Hillary appeared with her two sons at THE NORTH FACE Global Athletes Summit in Puerto Rico last November. As she travels around the world with THE NORTH FACE, she takes her sons on every business trip. By showing how she loves THE NORTH FACE and what kind of work she is doing, she says she wants to share her life with her sons.
“It might be another motivation; my mother's influence lays in the background of my behavior. The 50s to 70s, when my mother lived, was an age without a concept of gender equality. Despite living in America, women had to live by strict rules and their behavior was highly restricted by men. Of course, women couldn't even play their favorite sports. I would see my mother as a parent, but not as an individual with a unique interest or hobby. But I didn’t want that for my sons. I wanted them to view me not only as their mother but also as an adventurer. It may be a small voice, but because it is a time that equal gender rights are being realized in the world, I wanted to promote women's social advancement through THE NORTH FACE. I regard that as my mission.”

THE NORTH FACE has a team consisting of one of the world's leading athletes in every genre of outdoor sports. Last year, Nelson was appointed captain of the global athlete team at THE NORTH FACE. What are the prospects of the team that she hopes to build from now on?

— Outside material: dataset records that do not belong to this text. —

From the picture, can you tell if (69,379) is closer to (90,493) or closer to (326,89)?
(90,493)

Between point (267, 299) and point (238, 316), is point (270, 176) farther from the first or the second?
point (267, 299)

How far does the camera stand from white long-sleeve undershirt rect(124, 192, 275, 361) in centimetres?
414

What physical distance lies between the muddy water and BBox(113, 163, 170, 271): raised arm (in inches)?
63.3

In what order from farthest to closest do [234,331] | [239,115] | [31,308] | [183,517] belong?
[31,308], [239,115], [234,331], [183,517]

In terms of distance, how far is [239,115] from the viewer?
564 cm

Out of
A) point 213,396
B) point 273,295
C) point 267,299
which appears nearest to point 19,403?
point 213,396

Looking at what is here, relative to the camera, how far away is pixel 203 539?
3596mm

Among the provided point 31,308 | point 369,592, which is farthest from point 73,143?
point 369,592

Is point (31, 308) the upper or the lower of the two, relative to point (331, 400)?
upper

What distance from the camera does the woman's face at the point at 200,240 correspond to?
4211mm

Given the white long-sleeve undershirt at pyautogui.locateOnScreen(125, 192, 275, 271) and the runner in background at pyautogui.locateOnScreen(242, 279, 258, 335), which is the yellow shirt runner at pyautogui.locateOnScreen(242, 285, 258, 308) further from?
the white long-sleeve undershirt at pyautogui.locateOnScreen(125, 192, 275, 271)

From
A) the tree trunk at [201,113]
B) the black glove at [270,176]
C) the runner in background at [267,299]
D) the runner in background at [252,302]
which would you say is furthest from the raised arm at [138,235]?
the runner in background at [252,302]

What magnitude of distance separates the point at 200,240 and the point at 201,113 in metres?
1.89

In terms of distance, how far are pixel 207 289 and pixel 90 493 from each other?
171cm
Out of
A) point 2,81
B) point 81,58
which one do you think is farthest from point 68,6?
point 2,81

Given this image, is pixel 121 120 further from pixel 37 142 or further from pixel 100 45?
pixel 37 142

"I think that being chosen as the captain of THE NORTH FACE was incredibly fortunate. Looking back through the 20 years since I became an athlete at THE NORTH FACE, I realized that I was able to change because I kept trying. Thus, I’d like to think about what I can do for the team this time. I think that one of my goals is to create an environment in the team where anyone can discuss topics like physical risks and potential accidents that comes with any expedition or social debate in regards to the importance of adventure itself - basically, creating an environment where young generation athletes can grow with peace of mind. When I joined the team at 25, no one told me what I needed to know at that time. Now, there are more teen athletes playing an active role in the team compared to twenty years ago. I’m sure they will experience more as they grow, but I would like to build an environment where younger athletes will be able to rely upon veteran athletes without hesitation.”


Hilaree Nelson

Hillary Nelson was Born in 1973, Northwest U.S.A. Currently serves as the captain of THE NORTH FACE global athlete team. She has successfully made several downhill trips from the Himalayan peak and has experience of dissenting mountains around the world such as but not limited to India, Bolivia, Argentina, Lebanon, and Baffin Island.